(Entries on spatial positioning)
-- START --

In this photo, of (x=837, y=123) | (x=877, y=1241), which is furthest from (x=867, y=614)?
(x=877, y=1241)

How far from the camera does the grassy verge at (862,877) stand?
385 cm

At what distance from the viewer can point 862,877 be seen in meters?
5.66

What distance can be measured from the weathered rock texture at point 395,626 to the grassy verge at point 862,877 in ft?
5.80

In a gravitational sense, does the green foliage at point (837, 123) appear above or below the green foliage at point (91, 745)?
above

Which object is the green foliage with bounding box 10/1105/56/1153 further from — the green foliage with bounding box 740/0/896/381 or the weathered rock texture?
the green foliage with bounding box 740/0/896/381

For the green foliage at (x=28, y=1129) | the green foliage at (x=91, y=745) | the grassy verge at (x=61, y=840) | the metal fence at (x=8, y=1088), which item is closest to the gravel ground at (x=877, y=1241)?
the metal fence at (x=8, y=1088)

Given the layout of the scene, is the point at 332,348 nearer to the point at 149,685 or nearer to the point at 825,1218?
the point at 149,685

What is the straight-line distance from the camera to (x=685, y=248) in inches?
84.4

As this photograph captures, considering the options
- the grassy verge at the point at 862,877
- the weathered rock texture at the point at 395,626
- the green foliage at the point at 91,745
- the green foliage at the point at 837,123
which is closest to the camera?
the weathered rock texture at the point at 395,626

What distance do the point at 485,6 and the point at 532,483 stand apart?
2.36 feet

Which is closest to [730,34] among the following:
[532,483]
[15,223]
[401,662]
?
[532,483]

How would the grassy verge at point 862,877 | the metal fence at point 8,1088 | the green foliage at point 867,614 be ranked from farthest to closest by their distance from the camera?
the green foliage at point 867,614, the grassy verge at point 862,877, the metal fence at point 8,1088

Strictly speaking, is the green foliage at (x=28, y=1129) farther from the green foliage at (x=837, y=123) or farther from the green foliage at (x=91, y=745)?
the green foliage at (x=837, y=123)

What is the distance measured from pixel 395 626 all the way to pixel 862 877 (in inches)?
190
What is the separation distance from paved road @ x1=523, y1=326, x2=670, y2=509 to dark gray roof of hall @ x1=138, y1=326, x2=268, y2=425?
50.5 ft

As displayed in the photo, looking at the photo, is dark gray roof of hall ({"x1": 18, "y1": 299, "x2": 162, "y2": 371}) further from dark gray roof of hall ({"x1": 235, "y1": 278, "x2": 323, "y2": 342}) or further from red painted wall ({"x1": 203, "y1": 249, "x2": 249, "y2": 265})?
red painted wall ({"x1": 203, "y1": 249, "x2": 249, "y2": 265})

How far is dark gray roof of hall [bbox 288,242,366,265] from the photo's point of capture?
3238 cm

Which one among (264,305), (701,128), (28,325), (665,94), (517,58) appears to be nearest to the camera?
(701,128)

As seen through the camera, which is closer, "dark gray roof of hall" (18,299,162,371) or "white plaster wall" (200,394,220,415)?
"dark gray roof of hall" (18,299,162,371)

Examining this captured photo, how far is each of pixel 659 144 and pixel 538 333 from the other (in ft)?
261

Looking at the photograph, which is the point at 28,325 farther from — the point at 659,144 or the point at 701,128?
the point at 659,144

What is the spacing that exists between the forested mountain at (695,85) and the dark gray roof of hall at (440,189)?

-- END --

### Short problem
Could you quote the material above in full, exactly as it stands?

### Output below
In this photo, of (x=837, y=123) | (x=877, y=1241), which is furthest from (x=867, y=614)?
(x=877, y=1241)

How far from the camera does the grassy verge at (862,877) stand?
385 cm

At what distance from the viewer can point 862,877 be seen in meters?
5.66

What distance can be measured from the weathered rock texture at point 395,626 to the grassy verge at point 862,877 in ft?
5.80

In a gravitational sense, does the green foliage at point (837, 123) appear above or below the green foliage at point (91, 745)?
above

Which object is the green foliage with bounding box 10/1105/56/1153 further from — the green foliage with bounding box 740/0/896/381 or the weathered rock texture?
the green foliage with bounding box 740/0/896/381

For the green foliage at (x=28, y=1129) | the green foliage at (x=91, y=745) | the grassy verge at (x=61, y=840) | the metal fence at (x=8, y=1088), which item is closest to the gravel ground at (x=877, y=1241)?
the metal fence at (x=8, y=1088)

Given the layout of the scene, is the point at 332,348 nearer to the point at 149,685 or nearer to the point at 825,1218?
the point at 149,685

What is the straight-line distance from the camera to (x=685, y=248) in inches?
84.4

As this photograph captures, considering the options
- the grassy verge at the point at 862,877
- the weathered rock texture at the point at 395,626
- the green foliage at the point at 91,745
- the green foliage at the point at 837,123
which is closest to the camera?
the weathered rock texture at the point at 395,626

What distance do the point at 485,6 and the point at 532,483 stand apart?
2.36 feet

Which is closest to [730,34] among the following:
[532,483]
[15,223]
[401,662]
?
[532,483]

How would the grassy verge at point 862,877 | the metal fence at point 8,1088 | the green foliage at point 867,614 be ranked from farthest to closest by their distance from the camera?
the green foliage at point 867,614, the grassy verge at point 862,877, the metal fence at point 8,1088

Strictly speaking, is the green foliage at (x=28, y=1129) farther from the green foliage at (x=837, y=123) or farther from the green foliage at (x=91, y=745)?
the green foliage at (x=837, y=123)

What is the distance measured from pixel 395 626 all the way to pixel 862 877 (in inches)?
190
What is the separation distance from paved road @ x1=523, y1=326, x2=670, y2=509 to dark gray roof of hall @ x1=138, y1=326, x2=268, y2=425?
50.5 ft

As displayed in the photo, looking at the photo, is dark gray roof of hall ({"x1": 18, "y1": 299, "x2": 162, "y2": 371}) further from dark gray roof of hall ({"x1": 235, "y1": 278, "x2": 323, "y2": 342}) or further from red painted wall ({"x1": 203, "y1": 249, "x2": 249, "y2": 265})?
red painted wall ({"x1": 203, "y1": 249, "x2": 249, "y2": 265})

How far is dark gray roof of hall [bbox 288,242,366,265] from the photo's point of capture?
3238 cm

Which one among (264,305), (701,128), (28,325), (665,94), (517,58) appears to be nearest to the camera?
(701,128)

As seen through the camera, which is closer, "dark gray roof of hall" (18,299,162,371) or "white plaster wall" (200,394,220,415)?
"dark gray roof of hall" (18,299,162,371)

Examining this captured photo, how far is each of pixel 659 144 and pixel 538 333 from the other (in ft)?
261

Looking at the photograph, which is the point at 28,325 farther from — the point at 659,144 or the point at 701,128?
the point at 659,144

What is the spacing that exists between the forested mountain at (695,85) and the dark gray roof of hall at (440,189)?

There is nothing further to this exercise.